The paths part here; 'tis time to say farewell.
Your eyes are sad, and turned away from mine
To hide their pain; and all the bitter tears
That shake your soul, and rend your youthful heart.
Your lips are smiling bravely, yet I know
Lips have no language fitly to portray
Their sorrow, and the sad half-uttered thoughts.
You will reserve your tears for silent days;
Your sorrow for some unknown hour of ill.
You will be brave, and smile a fond good-bye;
But if I fall, as fall full well I may
In duty's cause, then let no dark despair
O'erwhelm thee in thy grief; let not thy faith
Be shaken in thy God, for we can see
But dimly now and not unto the end.
God's purpose is too great for mortal minds
To comprehend. We have but faith, and trust
That all we see as but a ruined world,
A fallen temple, or a shattered dream,
Is not all purposeless and all unknown
To the eternal mind; a sacrifice
Unto the lords of Hell. Some future age
Shall read the meaning clear of all our pain,
Of all our splendid blood so nobly shed;
And, reaping all the liberties we win,
Shall read it not as vain and purposeless,
But as the travail of a mighty soul
To bring forth great and lasting perfect good.
Thus if I die, have courage to believe
That nought can mar the splendour of Farewell.

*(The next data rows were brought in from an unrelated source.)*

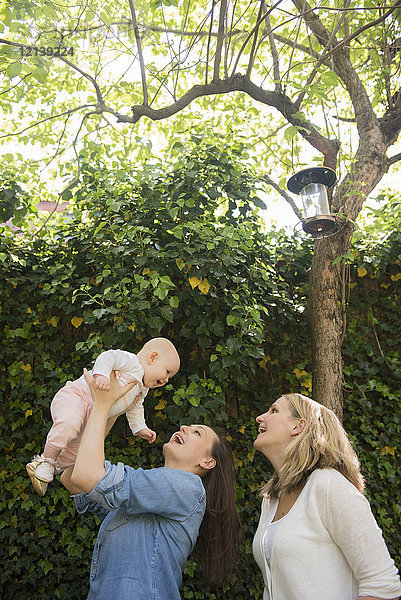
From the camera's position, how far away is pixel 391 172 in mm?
6117

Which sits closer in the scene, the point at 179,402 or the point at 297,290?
the point at 179,402

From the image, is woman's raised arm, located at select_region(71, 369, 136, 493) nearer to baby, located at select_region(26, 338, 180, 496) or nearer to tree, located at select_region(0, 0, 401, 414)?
baby, located at select_region(26, 338, 180, 496)

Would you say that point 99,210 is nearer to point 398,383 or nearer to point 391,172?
point 398,383

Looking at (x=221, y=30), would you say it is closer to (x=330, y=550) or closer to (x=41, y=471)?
(x=41, y=471)

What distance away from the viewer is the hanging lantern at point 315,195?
2.92 metres

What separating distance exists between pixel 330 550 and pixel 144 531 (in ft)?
1.83

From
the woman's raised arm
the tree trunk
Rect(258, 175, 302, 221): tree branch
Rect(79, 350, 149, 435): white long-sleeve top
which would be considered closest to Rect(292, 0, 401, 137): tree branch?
the tree trunk

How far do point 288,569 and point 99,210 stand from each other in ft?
8.21

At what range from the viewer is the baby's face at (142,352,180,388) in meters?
1.79

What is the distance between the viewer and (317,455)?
162 cm

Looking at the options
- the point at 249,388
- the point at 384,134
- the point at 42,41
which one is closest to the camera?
the point at 42,41

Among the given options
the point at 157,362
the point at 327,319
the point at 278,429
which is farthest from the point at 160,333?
the point at 278,429

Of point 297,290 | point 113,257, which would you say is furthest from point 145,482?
point 297,290

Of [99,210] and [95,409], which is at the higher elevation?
[99,210]
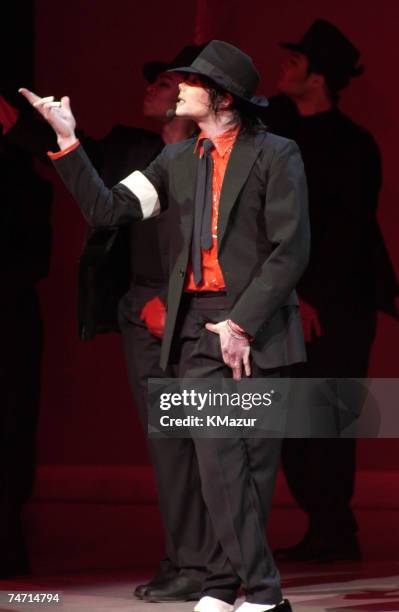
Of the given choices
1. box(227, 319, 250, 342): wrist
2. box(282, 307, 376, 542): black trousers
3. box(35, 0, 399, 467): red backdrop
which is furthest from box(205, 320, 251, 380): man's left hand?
box(35, 0, 399, 467): red backdrop

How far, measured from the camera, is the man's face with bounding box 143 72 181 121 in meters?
4.75

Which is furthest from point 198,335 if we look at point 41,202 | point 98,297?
point 41,202

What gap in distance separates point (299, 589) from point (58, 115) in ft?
5.55

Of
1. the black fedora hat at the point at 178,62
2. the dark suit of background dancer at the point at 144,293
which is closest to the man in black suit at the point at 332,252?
the black fedora hat at the point at 178,62

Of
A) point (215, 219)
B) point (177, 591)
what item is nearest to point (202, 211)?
point (215, 219)

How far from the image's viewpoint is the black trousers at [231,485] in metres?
3.84

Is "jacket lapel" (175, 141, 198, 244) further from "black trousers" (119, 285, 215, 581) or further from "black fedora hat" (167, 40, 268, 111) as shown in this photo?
"black trousers" (119, 285, 215, 581)

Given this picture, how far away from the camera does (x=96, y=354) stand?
6508 millimetres

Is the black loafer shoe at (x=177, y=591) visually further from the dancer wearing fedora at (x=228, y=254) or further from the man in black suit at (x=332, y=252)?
the man in black suit at (x=332, y=252)

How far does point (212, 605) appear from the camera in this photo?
396cm

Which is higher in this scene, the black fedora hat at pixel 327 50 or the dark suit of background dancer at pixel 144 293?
the black fedora hat at pixel 327 50

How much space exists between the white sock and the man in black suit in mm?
1381

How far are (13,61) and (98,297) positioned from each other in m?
1.58

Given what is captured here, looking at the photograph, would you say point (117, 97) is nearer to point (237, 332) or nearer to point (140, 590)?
point (140, 590)
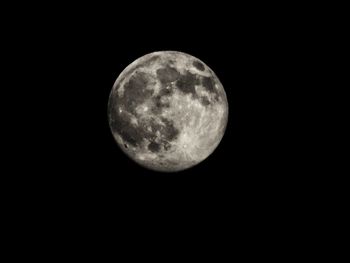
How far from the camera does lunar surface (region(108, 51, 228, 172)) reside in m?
4.27

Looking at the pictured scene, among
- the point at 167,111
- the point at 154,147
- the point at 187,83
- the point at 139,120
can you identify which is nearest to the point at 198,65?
the point at 187,83

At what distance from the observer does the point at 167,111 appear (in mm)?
4238

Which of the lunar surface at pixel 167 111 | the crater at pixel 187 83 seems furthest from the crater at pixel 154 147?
the crater at pixel 187 83

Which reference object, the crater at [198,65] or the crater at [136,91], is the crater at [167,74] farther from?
the crater at [198,65]

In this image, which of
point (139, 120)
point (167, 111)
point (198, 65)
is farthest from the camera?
point (198, 65)

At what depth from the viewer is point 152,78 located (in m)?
4.34

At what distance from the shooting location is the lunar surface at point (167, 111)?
14.0ft

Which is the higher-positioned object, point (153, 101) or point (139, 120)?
point (153, 101)

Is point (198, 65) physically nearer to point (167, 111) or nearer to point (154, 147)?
point (167, 111)

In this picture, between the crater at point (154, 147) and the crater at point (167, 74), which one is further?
the crater at point (154, 147)

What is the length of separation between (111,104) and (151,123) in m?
0.76

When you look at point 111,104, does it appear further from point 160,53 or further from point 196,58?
point 196,58

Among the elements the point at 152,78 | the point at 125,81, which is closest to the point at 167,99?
the point at 152,78

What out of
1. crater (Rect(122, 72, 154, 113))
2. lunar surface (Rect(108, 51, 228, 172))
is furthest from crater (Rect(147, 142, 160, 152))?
crater (Rect(122, 72, 154, 113))
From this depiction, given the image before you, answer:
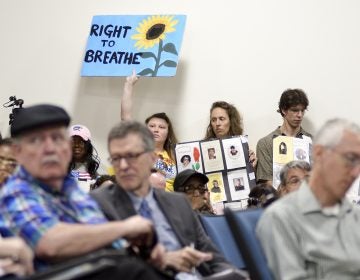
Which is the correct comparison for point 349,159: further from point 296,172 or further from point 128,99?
point 128,99

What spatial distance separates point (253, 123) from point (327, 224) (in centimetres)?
342

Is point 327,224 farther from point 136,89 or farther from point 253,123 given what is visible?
point 136,89

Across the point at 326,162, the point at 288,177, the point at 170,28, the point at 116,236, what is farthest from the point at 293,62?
the point at 116,236

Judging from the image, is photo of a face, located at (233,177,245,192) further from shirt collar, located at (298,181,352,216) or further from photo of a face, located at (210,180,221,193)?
shirt collar, located at (298,181,352,216)

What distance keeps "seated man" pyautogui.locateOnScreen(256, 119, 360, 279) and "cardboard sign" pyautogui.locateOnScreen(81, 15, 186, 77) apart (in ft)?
10.0

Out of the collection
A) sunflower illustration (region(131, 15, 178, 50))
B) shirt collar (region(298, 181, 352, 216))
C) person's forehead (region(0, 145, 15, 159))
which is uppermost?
sunflower illustration (region(131, 15, 178, 50))

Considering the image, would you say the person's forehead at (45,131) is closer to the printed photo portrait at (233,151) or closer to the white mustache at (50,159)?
the white mustache at (50,159)

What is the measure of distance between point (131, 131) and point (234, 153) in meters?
2.39

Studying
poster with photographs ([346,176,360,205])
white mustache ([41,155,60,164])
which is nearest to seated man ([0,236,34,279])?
white mustache ([41,155,60,164])

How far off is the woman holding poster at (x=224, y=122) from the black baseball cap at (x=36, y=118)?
10.4 ft

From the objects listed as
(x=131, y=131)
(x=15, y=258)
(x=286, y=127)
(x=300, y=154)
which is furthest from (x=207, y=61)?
(x=15, y=258)

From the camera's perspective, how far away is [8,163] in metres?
3.05

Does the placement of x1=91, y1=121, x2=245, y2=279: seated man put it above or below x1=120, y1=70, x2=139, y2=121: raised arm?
below

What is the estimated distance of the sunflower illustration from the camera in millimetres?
5598
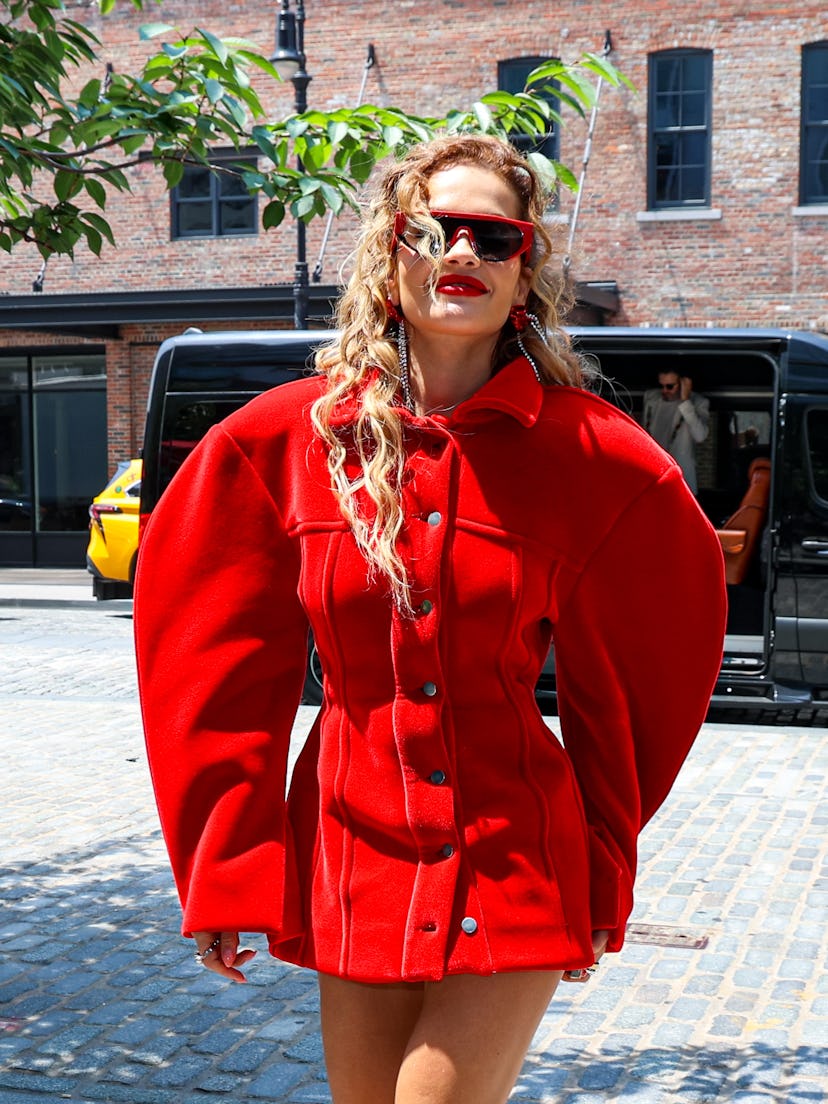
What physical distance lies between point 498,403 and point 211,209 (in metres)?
21.9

It shall remain a sacred memory
Through all the years to come; a legacy
Bequeathed by one who loved, and loving, died.
I would not have you sorrow overmuch
That death may part us far a little while,
For it is but the end of mortal pain,
When sorrows cease, and shadows flee away;
The soul's rebirth within the realms of God,
And not the end of all things that we love.

24

Man has no fear for death, for unto him
It has become the gateway unto life;
Unto a full perfection with his God.
In serving man I serve my God and King,
And if He wills that I shall not return
To where I lived, and played, a careless child,
He shall remember all the sacrifice;
Our splendid youth upon the altar laid
That truth, and His own kingdom should prevail.
And now farewell! for night is ageing fast,
And I am called to leave you ere the day.
To-morrow, lonely, you must stand alone,
And lonely weep, and make your prayer to God,
And lonely wander forth to be alone.
And when despair has fallen, and your soul
By sorrow is laid bare, be steadfast then.
Be steadfast and gaze upward to the sky,
That you may find a greater strength your own;
That you may learn to sing in your despair
Some song of hope, to cheer the broken heart,
To light the path thro' life upward to God;
And find in Him some healing for your pain,
And for your soul eternal peace and rest.